Mit der Leitmerkmalmethode betrachten Sie einen kompletten Arbeitstag und seine Teiltätigkeiten. Zunächst gehen Sie von der Gesamttätigkeit aus. Treten innerhalb der Gesamttätigkeit Teiltätigkeiten auf, deren Lastenhandhabung sehr unterschiedlich ist, dann müssen Sie die Gesamttätigkeit auf die Teiltätigkeiten herunter brechen. Schätzen Sie diese getrennt voneinander ein und dokumentieren sie diese. Gegebenenfalls stellen Sie fest, dass auch innerhalb einer Teilaufgabe Körperhaltungen oder die Last selbst wechseln. Bilden Sie in diesem Fall einen Mittelwert.


Beurteilen Sie die Gesamttätigkeit und die Teiltätigkeiten

Schritt 1: Bestimmen Sie den Einfluss der Zeit

Es wird zwischen 3 verschiedenen Formen der Lastenhandhabung unterschieden:

* a) Bei Tätigkeiten, die durch regelmäßiges Wiederholen kurzer Hebe-, Absenk- oder Umsetzvorgänge gekennzeichnet sind, ist die Anzahl der Vorgänge bestimmend für die Zeitwichtung.
* b) Bei Tätigkeiten, die durch Halten einer Last gekennzeichnet sind, wird die Dauer des Haltens zugrunde gelegt. Als Gesamtdauer gilt die Anzahl der Haltevorgänge x Dauer eines einzelnen Haltevorgangs.
* c) Für Teiltätigkeiten, die durch Tragen einer Last gekennzeichnet sind, wird der Gesamtweg mit der Last bei der Berechnung zugrunde gelegt. (Die Laufgeschwindigkeit wird mit 1 m/s bzw. 4 km/h angenommen.

Schritt 2: Bestimmen Sie die Gewichtung von Last, Haltung und Ausführungsbedingungen

* a) Berücksichtigen Sie die Obergrenzen bei Lastgewichten: Männer dürfen nicht mehr als 40 Kilogramm heben, Frauen nicht mehr als 25 Kilogramm. Werden unterschiedliche Lasten gehoben, dann muss ein Mittelwert gebildet werden. Schwerere Lasten müssen entweder mit mehreren Personen oder mit technischen Hilfen (z. B. Flaschenzug) gehoben werden . Legen Sie bei Hebe-, Halte, Trage- und Absetztätigkeiten die wirksame Last zugrunde. Die wirksame Last ist die Gewichtskraft, die der Arbeiter tatsächlich ausgleichen muss. Die Last weicht also vom Gewicht des Gegenstands ab. Werden Gegenstände gekippt, setzen Sie 50 % des Gewichts an.
* b) Bestimmen Sie die Körperhaltung: Wie Sie die Körperhaltung wichten entnehmen Sie den Darstellungen in der Grafik in der Tabelle zur Gefährdungsabschätzung. Erfordert die Teilarbeit verschiedene Körperhaltungen, bilden Sie auch hieraus einen Mittelwert.
* c) Bewerten Sie die Ausführungsbedingungen: Wenn Sie die Ausführungsbedingungen wichten, dann bewerten Sie bitte den Teil, der zeitlich überwiegt.

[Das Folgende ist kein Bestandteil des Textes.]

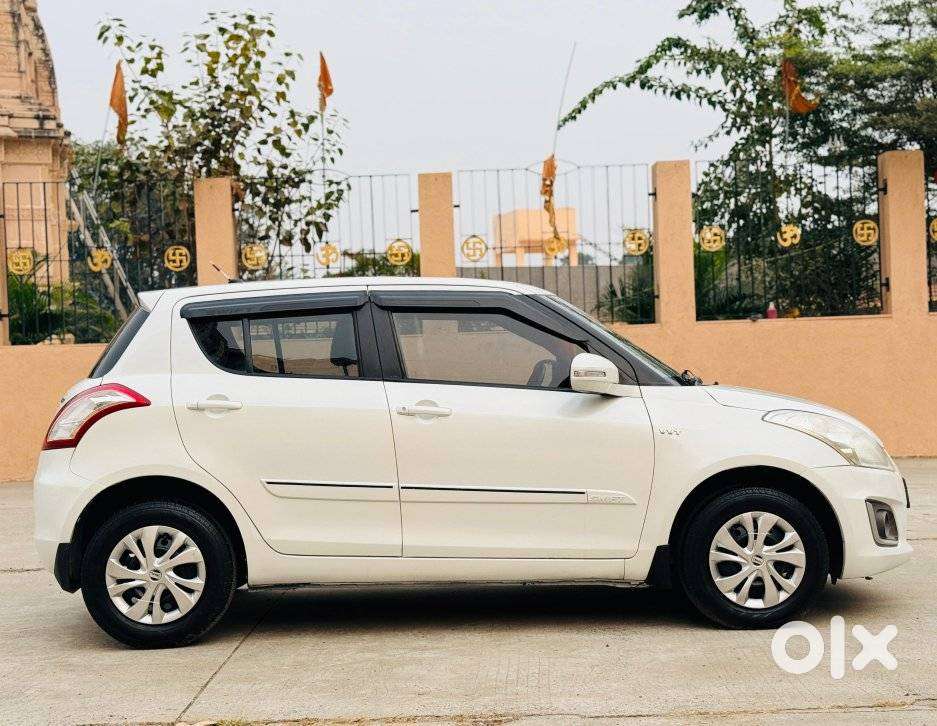 Maruti Suzuki Swift Vxi Cng, 2015, Cng & Hybrids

Schritt 3: Bewerten Sie und ergreifen Sie Maßnahmen

Bilden Sie nun die Summe aus den Ergebnissen Ihrer Wichtungen und multiplizieren Sie das Ergebnis mit der Zeitwichtung. Dann erhalten Sie den Punktwert, den Sie den 4 Risikobereichen zuordnen können.

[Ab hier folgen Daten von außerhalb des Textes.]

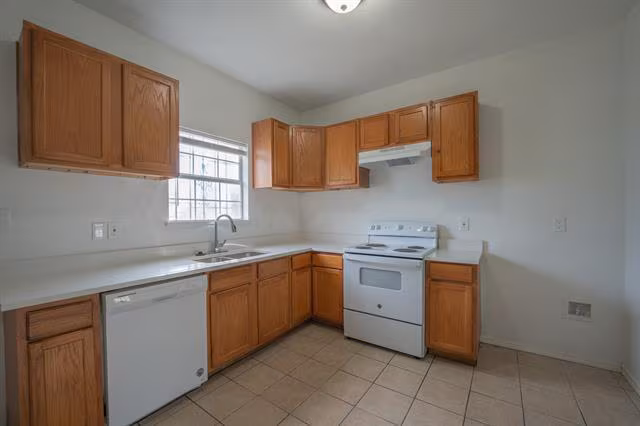 1302 Hendricks Avenue, Dallas, TX 75216 photo 5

Leiten Sie vom vorliegenden Ergebnis nun Ihre Gestaltungsnotwendigkeiten ab. Versuchen Sie die Ursachen hoher Wichtigkeiten zu beseitigen. Treibt die Zeit z. B. den Punktwert in die Höhe, dann müssen Sie organisatorische Maßnahmen ergreifen. Bei hoher Lastwichtung können Sie die Last reduzieren oder den Einsatz von Hilfsmitteln prüfen.